- **WRITTEN REQUEST**:
Gather every line in the rows below that contains the word "instances". Treat uppercase and lowercase letters as different.

- **RECORDS FOR THIS EXERCISE**:

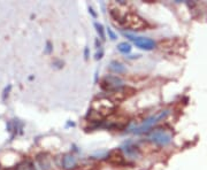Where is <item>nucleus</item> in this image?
I'll use <instances>...</instances> for the list:
<instances>
[{"mask_svg": "<svg viewBox=\"0 0 207 170\" xmlns=\"http://www.w3.org/2000/svg\"><path fill=\"white\" fill-rule=\"evenodd\" d=\"M109 13H111L114 21L124 29L138 31V30H145L150 27L149 23L142 16H139L137 13L131 12V10L121 12L120 5H116L115 8H111Z\"/></svg>", "mask_w": 207, "mask_h": 170, "instance_id": "f257e3e1", "label": "nucleus"}, {"mask_svg": "<svg viewBox=\"0 0 207 170\" xmlns=\"http://www.w3.org/2000/svg\"><path fill=\"white\" fill-rule=\"evenodd\" d=\"M116 108V104L113 102L109 98H99L92 101L90 107L89 117L92 121H100L107 116H109Z\"/></svg>", "mask_w": 207, "mask_h": 170, "instance_id": "f03ea898", "label": "nucleus"}, {"mask_svg": "<svg viewBox=\"0 0 207 170\" xmlns=\"http://www.w3.org/2000/svg\"><path fill=\"white\" fill-rule=\"evenodd\" d=\"M168 114H169L168 111H160V112H158L156 114H154V115L150 116L149 118H146L140 125H138L137 128H135V129H133V132L135 133H143V132H145V131H147L150 128H152L154 124H156L159 121L166 118Z\"/></svg>", "mask_w": 207, "mask_h": 170, "instance_id": "7ed1b4c3", "label": "nucleus"}, {"mask_svg": "<svg viewBox=\"0 0 207 170\" xmlns=\"http://www.w3.org/2000/svg\"><path fill=\"white\" fill-rule=\"evenodd\" d=\"M108 93H111L109 99L113 102L117 104V102H121V101H124V100L129 99L131 95L136 93V90L130 87V86H121V87L114 90L112 92H108Z\"/></svg>", "mask_w": 207, "mask_h": 170, "instance_id": "20e7f679", "label": "nucleus"}, {"mask_svg": "<svg viewBox=\"0 0 207 170\" xmlns=\"http://www.w3.org/2000/svg\"><path fill=\"white\" fill-rule=\"evenodd\" d=\"M100 86L102 90L107 91V92H112L114 90L123 86V80L117 77V76H113V75H109V76H106L101 83H100Z\"/></svg>", "mask_w": 207, "mask_h": 170, "instance_id": "39448f33", "label": "nucleus"}, {"mask_svg": "<svg viewBox=\"0 0 207 170\" xmlns=\"http://www.w3.org/2000/svg\"><path fill=\"white\" fill-rule=\"evenodd\" d=\"M150 140L153 141L154 144H156V145L166 146V145L170 144V141H171V136H170L169 133L166 132V131L161 130V129H158V130H154V131L151 132Z\"/></svg>", "mask_w": 207, "mask_h": 170, "instance_id": "423d86ee", "label": "nucleus"}, {"mask_svg": "<svg viewBox=\"0 0 207 170\" xmlns=\"http://www.w3.org/2000/svg\"><path fill=\"white\" fill-rule=\"evenodd\" d=\"M127 37H129L133 41V44L142 48V50H145V51H151L155 47V43L154 40H152L151 38H146V37H135L132 35H127Z\"/></svg>", "mask_w": 207, "mask_h": 170, "instance_id": "0eeeda50", "label": "nucleus"}, {"mask_svg": "<svg viewBox=\"0 0 207 170\" xmlns=\"http://www.w3.org/2000/svg\"><path fill=\"white\" fill-rule=\"evenodd\" d=\"M101 169V163L95 161V160H86L81 162L79 164L76 166L74 170H100Z\"/></svg>", "mask_w": 207, "mask_h": 170, "instance_id": "6e6552de", "label": "nucleus"}, {"mask_svg": "<svg viewBox=\"0 0 207 170\" xmlns=\"http://www.w3.org/2000/svg\"><path fill=\"white\" fill-rule=\"evenodd\" d=\"M109 163H112L113 166H117V167H121V166H124L127 163L123 154L121 153V151H112L109 154V159H108Z\"/></svg>", "mask_w": 207, "mask_h": 170, "instance_id": "1a4fd4ad", "label": "nucleus"}, {"mask_svg": "<svg viewBox=\"0 0 207 170\" xmlns=\"http://www.w3.org/2000/svg\"><path fill=\"white\" fill-rule=\"evenodd\" d=\"M62 166H63V168L67 170L69 169H75L76 168V160L75 157L73 156V155H66L65 157H63V161H62Z\"/></svg>", "mask_w": 207, "mask_h": 170, "instance_id": "9d476101", "label": "nucleus"}, {"mask_svg": "<svg viewBox=\"0 0 207 170\" xmlns=\"http://www.w3.org/2000/svg\"><path fill=\"white\" fill-rule=\"evenodd\" d=\"M117 50L123 54H128V53L131 52V46L128 43H120L119 46H117Z\"/></svg>", "mask_w": 207, "mask_h": 170, "instance_id": "9b49d317", "label": "nucleus"}, {"mask_svg": "<svg viewBox=\"0 0 207 170\" xmlns=\"http://www.w3.org/2000/svg\"><path fill=\"white\" fill-rule=\"evenodd\" d=\"M111 69H112L113 71H115V73H117V74L124 71V67H123L121 63H119V62H112V63H111Z\"/></svg>", "mask_w": 207, "mask_h": 170, "instance_id": "f8f14e48", "label": "nucleus"}, {"mask_svg": "<svg viewBox=\"0 0 207 170\" xmlns=\"http://www.w3.org/2000/svg\"><path fill=\"white\" fill-rule=\"evenodd\" d=\"M95 28H97V31H98V34H100V37H101V38L105 37V34H104V29H102V25H101V24H98V23H95Z\"/></svg>", "mask_w": 207, "mask_h": 170, "instance_id": "ddd939ff", "label": "nucleus"}, {"mask_svg": "<svg viewBox=\"0 0 207 170\" xmlns=\"http://www.w3.org/2000/svg\"><path fill=\"white\" fill-rule=\"evenodd\" d=\"M108 34H109V36H111V38H112V39H116V36H115V34H114L113 31L111 30V29H108Z\"/></svg>", "mask_w": 207, "mask_h": 170, "instance_id": "4468645a", "label": "nucleus"}]
</instances>
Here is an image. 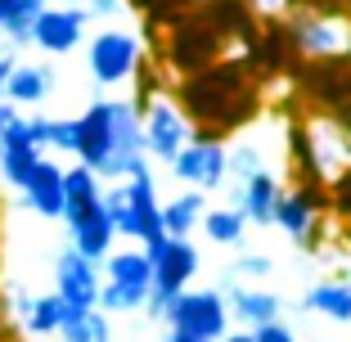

- **FULL OUTPUT**:
I'll use <instances>...</instances> for the list:
<instances>
</instances>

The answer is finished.